====== Data provided

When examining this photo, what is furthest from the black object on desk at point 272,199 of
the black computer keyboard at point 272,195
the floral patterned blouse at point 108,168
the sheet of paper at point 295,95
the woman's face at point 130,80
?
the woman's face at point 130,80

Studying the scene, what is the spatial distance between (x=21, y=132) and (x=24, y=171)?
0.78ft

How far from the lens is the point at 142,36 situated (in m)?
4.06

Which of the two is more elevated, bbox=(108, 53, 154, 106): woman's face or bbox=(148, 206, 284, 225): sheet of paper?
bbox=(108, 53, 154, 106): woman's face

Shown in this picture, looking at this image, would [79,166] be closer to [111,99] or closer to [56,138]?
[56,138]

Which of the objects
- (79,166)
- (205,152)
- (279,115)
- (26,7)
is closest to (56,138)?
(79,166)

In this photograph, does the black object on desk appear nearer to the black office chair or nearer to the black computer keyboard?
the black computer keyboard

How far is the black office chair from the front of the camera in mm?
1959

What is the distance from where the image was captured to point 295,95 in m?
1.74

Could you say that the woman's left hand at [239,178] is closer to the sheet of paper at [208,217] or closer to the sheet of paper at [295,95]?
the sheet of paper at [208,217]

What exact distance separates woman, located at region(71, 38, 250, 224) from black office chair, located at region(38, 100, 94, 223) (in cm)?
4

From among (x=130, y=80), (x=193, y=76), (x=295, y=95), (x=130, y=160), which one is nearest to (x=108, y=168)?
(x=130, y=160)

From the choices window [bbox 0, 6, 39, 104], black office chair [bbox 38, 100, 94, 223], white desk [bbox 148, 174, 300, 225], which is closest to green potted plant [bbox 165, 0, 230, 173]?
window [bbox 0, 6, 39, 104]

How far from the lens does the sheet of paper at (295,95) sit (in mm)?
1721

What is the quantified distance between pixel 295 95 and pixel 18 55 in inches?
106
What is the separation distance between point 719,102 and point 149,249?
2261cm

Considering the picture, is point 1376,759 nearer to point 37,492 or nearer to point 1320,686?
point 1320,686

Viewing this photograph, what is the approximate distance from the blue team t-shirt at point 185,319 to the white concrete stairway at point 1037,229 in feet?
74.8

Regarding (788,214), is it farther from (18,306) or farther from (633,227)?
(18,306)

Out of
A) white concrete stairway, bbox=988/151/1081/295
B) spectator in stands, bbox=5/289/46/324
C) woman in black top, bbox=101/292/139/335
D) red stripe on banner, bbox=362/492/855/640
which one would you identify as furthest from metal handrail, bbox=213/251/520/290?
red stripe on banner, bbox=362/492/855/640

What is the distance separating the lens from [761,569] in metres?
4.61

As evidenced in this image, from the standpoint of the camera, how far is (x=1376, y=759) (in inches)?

============

Required task — Can you copy the records above verbatim, starting with the line that contains "What is the separation" and continuing through the last line of the records?

Solution to this problem —
What is the separation distance between point 719,102 and point 149,249?
2261cm

Considering the picture, is point 1376,759 nearer to point 37,492 or nearer to point 1320,686?
point 1320,686

Viewing this photograph, what is the approximate distance from the blue team t-shirt at point 185,319 to the white concrete stairway at point 1037,229 in feet?
74.8

Regarding (788,214), is it farther from (18,306) or farther from (633,227)?
(18,306)

Out of
A) white concrete stairway, bbox=988/151/1081/295
B) spectator in stands, bbox=5/289/46/324
C) woman in black top, bbox=101/292/139/335
D) red stripe on banner, bbox=362/492/855/640
which one would you identify as furthest from metal handrail, bbox=213/251/520/290?
red stripe on banner, bbox=362/492/855/640

What is the distance separating the lens from [761,569] in metres?
4.61

As evidenced in this image, from the standpoint of the camera, how far is (x=1376, y=759) (in inches)?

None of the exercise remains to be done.